The only time I was outdoors was to and from work or school. Or especially when I accompanied you anywhere and spending my hard-earned money either on video games or on clothes for me that you had to approve of. I could have saved that money for a rainy day. Alternatively, in my case when I was trying to flee this abusive relationship so many times before.

I sensed there was some jealousy over me going to college. It seemed to have inspired you to go to back to school as well. Once you did, you made it clear I could not go anymore. “Someone will have to work,” you said. I lost once again. My dreams once again deferred. Just as they were when my mother told me she would not pay for the college of my choice and accepted to.

I did not return to school until after I finally left you for good. It was there I learned of a fabulous program that would not only interest me, but helped me legally.

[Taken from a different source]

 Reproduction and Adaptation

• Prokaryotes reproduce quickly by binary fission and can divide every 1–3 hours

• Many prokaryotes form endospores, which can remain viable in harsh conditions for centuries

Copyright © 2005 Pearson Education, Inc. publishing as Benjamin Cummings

I enrolled in a paralegal program. I thrived again as I learned about courses such as family and criminal law. Both of which I had only previously known about after our numerous appearances in the courtrooms. I was close to graduating, but could not pass the required math and accounting classes. I put college on hold again, but not because of you. I learned what I needed to should you have decided to re-enter our lives again.

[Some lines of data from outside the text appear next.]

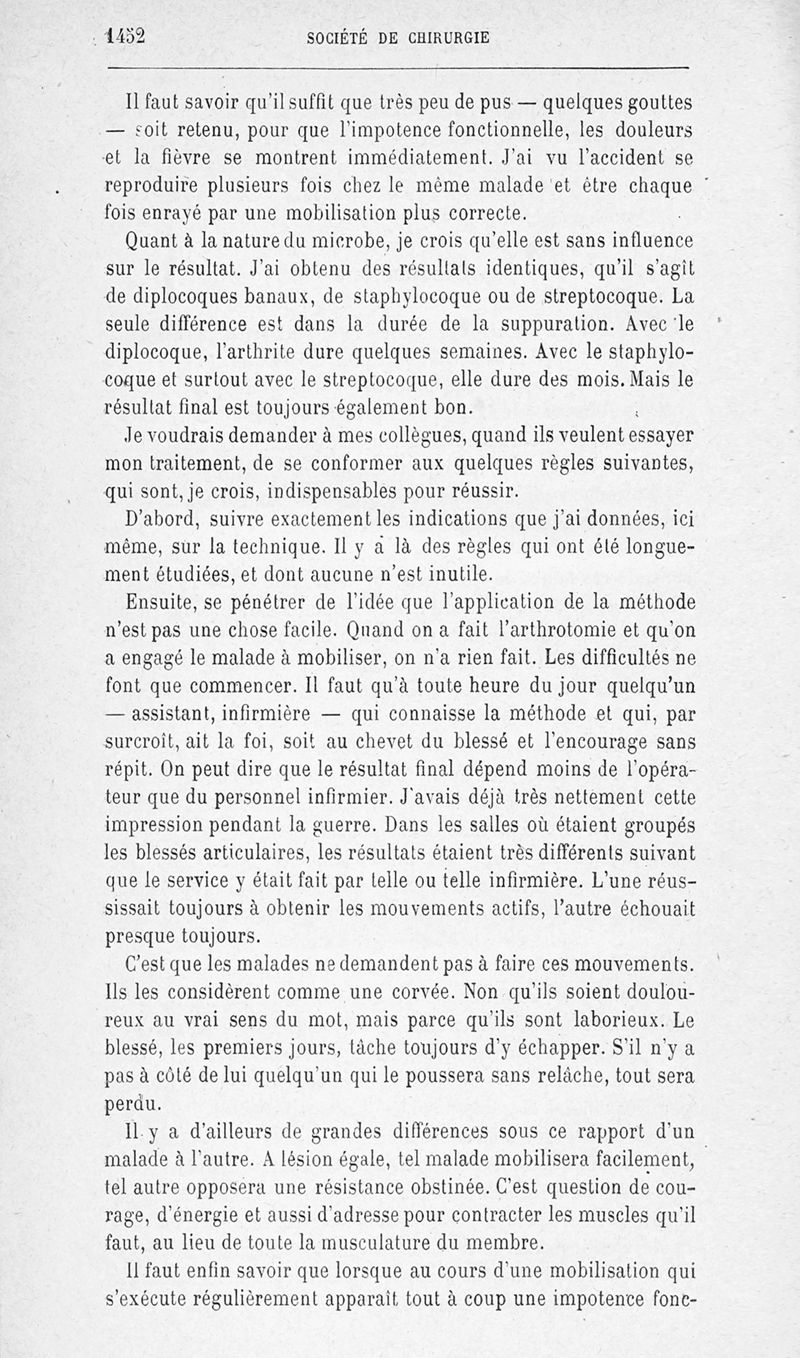 1452 SOCIÉTÉ DE CHIRURGIE

Il faut savoir qu'il suffit que très peu de pus — quelques gouttes — soit retenu, pour que l'impotence fonctionnelle, les douleurs et la fièvre se montrent immédiatement. J'ai vu l'accident se reproduire plusieurs fois chez le même malade et être chaque fois enrayé par une mobilisation plus correcte.

Quant à la nature du microbe, je crois qu'elle est sans influence sur le résultat. J'ai obtenu des résultats identiques, qu'il s'agît de diplocoques banaux, de staphylocoque ou de streptocoque. La seule différence est dans la durée de la suppuration. Avec le diplocoque, l'arthrite dure quelques semaines. Avec le staphylocoque et surtout avec le streptocoque, elle dure des mois. Mais le résultat final est toujours également bon.

Je voudrais demander à mes collègues, quand ils veulent essayer mon traitement, de se conformer aux quelques règles suivantes, qui sont, je crois, indispensables pour réussir.

D'abord, suivre exactement les indications que j'ai données, ici même, sur la technique. Il y a là des règles qui ont été longuement étudiées, et dont aucune n'est inutile.

Ensuite, se pénétrer de l'idée que l'application de la méthode n'est pas une chose facile. Quand on a fait l'arthrotomie et qu'on a engagé le malade à mobiliser, on n'a rien fait. Les difficultés ne font que commencer. Il faut qu'à toute heure du jour quelqu'un — assistant, infirmière — qui connaisse la méthode et qui, par surcroît, ait la foi, soit au chevet du blessé et l'encourage sans répit. On peut dire que le résultat final dépend moins de l'opérateur que du personnel infirmier. J'avais déjà très nettement cette impression pendant la guerre. Dans les salles où étaient groupés les blessés articulaires, les résultats étaient très différents suivant que le service y était fait par telle ou telle infirmière. L'une réussissait toujours à obtenir les mouvements actifs, l'autre échouait presque toujours.

C'est que les malades ne demandent pas à faire ces mouvements. Ils les considèrent comme une corvée. Non qu'ils soient douloureux au vrai sens du mot, mais parce qu'ils sont laborieux. Le blessé, les premiers jours, tâche toujours d'y échapper. S'il n'y a pas à côté de lui quelqu'un qui le poussera sans relâche, tout sera perdu.

Il y a d'ailleurs de grandes différences sous ce rapport d'un malade à l'autre. A lésion égale, tel malade mobilisera facilement, tel autre opposera une résistance obstinée. C'est question de courage, d'énergie et aussi d'adresse pour contracter les muscles qu'il faut, au lieu de toute la musculature du membre.

Il faut enfin savoir que lorsque au cours d'une mobilisation qui s'exécute régulièrement apparaît tout à coup une impotence fonc-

Eventually you were smart enough to stay away and follow the court orders that required you to pay child support. I learned from class that there was a support enforcement unit in our city. There was no excuse for you not to pay, as that is what responsible non-custodial parents do. That threat you made about killing yourself years before if you had to pay, well by then I knew otherwise that you would not do it.

Despite receiving a late in life diagnosis of dyscalculia (a math learning disability)  (http://www.ncld.org/types-learning-disabilities/dyscalculia/what-is-dyscalculia) I have since passed the required classes to graduate with my Associate’s but did not stop there. I am now pursuing my bachelor’s degree in a program that has empowered me in ways I do not think you would ever understand, but know would intimidate you. Not that is my intention, but when I learn about how patriarchy has dominated the world and its citizens for so long I think of you. Maybe you could not help feeling powerless and by exerting you control over me, it made you feel powerful. After all, history granted you and others permission to do just that until I (along with others) had the courage to speak up and out against our unjust situations.